REQUEST 1: Turn the part of the listing that opens with the line containing "How much of" and closes with the line containing "the metal pole at [356,52] →" into a numbered list, leaving out blank lines.
REQUEST 2: Continue the forum thread on pulley tension from the point where it stops.

─── TEXT

# Understanding Tension on a Pulley

• TiredCollegeStudent
In summary, the problem requires finding the reaction forces at point E, specifically the Fx, Fy, and Moment. The given data includes 20kN concentrated forces at load AC, with a distance of 1.8m between them, and a tension of 150kN in the cable. The solution provided does not include the force components at the BD part of the rope, as it is considered part of the internal system and only external forces such as gravity and ground at points E and F are relevant. This is because internal forces always consist of equal and opposite pairs, resulting in no net force or moment on the system. The subsystem consisting of the cable alone can also be considered in equilibrium.
TiredCollegeStudent

## Homework Statement

Problem image: https://prnt.sc/gvhjso
In this case I have to find the reaction forces at the point E (the Fx, Fy, and the Moment at point E) by using the given data. The 20kN forces at the load AC are concentrated, and are 1.8m far from each other. The tension of the cable is 150kN

## Homework Equations

Fx = Fcos( θ w/ respect to x-axis) or;
= Fsin( θ w/ respect to y-axis)
Fy = Fsin( θ w/ respect to x-axis) or;
= Fcos( θ w/ respect to y-axis)
Moment = Fd (where d is the perpendicular distance between the point of moment and the force)

──────
─── GIVEN ENTRIES

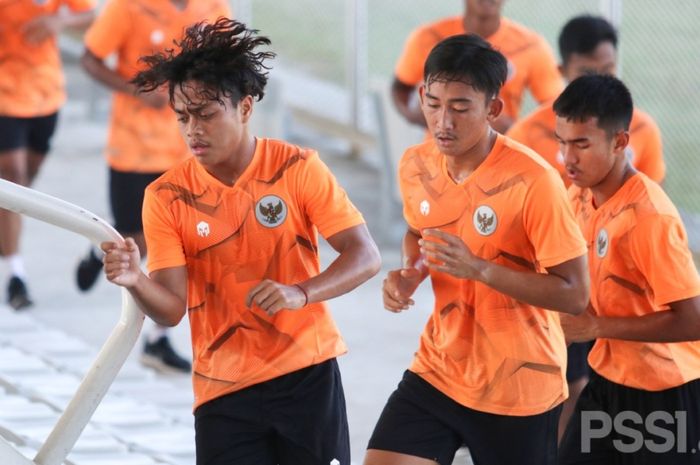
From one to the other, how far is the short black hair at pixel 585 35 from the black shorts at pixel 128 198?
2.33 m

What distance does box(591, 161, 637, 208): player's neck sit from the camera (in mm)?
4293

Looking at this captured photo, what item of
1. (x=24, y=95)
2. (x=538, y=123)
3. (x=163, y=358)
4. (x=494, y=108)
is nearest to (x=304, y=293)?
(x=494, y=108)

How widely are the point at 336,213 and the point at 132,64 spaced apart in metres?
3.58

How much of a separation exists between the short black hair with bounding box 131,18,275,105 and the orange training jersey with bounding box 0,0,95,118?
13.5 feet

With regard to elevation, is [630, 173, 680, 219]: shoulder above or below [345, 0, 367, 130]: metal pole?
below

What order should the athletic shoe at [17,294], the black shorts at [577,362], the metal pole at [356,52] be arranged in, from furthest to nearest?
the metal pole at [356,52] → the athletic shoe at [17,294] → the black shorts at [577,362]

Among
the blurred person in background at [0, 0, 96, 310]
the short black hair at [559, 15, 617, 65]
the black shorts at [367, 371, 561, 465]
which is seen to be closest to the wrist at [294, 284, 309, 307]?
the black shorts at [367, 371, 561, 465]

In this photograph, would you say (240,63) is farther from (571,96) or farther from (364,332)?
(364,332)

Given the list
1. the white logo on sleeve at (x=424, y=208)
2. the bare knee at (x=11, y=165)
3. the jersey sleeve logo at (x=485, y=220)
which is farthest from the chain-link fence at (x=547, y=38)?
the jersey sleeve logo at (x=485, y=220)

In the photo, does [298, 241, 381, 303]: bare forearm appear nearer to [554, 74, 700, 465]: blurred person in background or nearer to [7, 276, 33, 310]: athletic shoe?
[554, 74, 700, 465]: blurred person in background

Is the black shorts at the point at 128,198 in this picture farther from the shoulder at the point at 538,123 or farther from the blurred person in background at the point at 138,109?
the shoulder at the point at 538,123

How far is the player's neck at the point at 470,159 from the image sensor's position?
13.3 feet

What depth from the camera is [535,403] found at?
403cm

──────

TASK RESPONSE 1:
1. How much of a separation exists between the short black hair with bounding box 131,18,275,105 and the orange training jersey with bounding box 0,0,95,118?
2. 13.5 feet
3. With regard to elevation, is [630, 173, 680, 219]: shoulder above or below [345, 0, 367, 130]: metal pole?
4. below
5. What order should the athletic shoe at [17,294], the black shorts at [577,362], the metal pole at [356,52] be arranged in, from furthest to nearest?
6. the metal pole at [356,52] → the athletic shoe at [17,294] → the black shorts at [577,362]

TASK RESPONSE 2:
## The Attempt at a Solution

This problem has the solution already given, which is this:
https://prnt.sc/gv93sy

Now my problem is I do not understand why the solution did not include the force components at the BD part of the rope, only factoring the force components of the DF part of the rope/string. Why is it not included in solving the missing reaction forces at point E?

Last edited by a moderator:
Arnav jamale
According to the FBD in the solution, the system consists of the vertical and horizontal booms plus the rope. The BD part of the rope is part of this system and the system cannot exert a force on itself. Only the parts of the world that are external to the system can exert a force or torque on it. These are Earth (gravity acts "at a distance") and the ground at points E and F.

TiredCollegeStudent
kuruman said:
According to the FBD in the solution, the system consists of the vertical and horizontal booms plus the rope. The BD part of the rope is part of this system and the system cannot exert a force on itself. Only the parts of the world that are external to the system can exert a force or torque on it. These are Earth (gravity acts "at a distance") and the ground at points E and F.

So you mean to say that the BD part of the rope still exerts a force on its own but that force is not relevant to the whole system? I find it hard to accept because should the force exerted by the BD part of the rope become too low, won't the boom AC fall down, assuming its weight is too heavy for the support at point C to handle alone?

TiredCollegeStudent said:
So you mean to say that the BD part of the rope still exerts a force on its own but that force is not relevant to the whole system? I find it hard to accept because should the force exerted by the BD part of the rope become too low, won't the boom AC fall down, assuming its weight is too heavy for the support at point C to handle alone?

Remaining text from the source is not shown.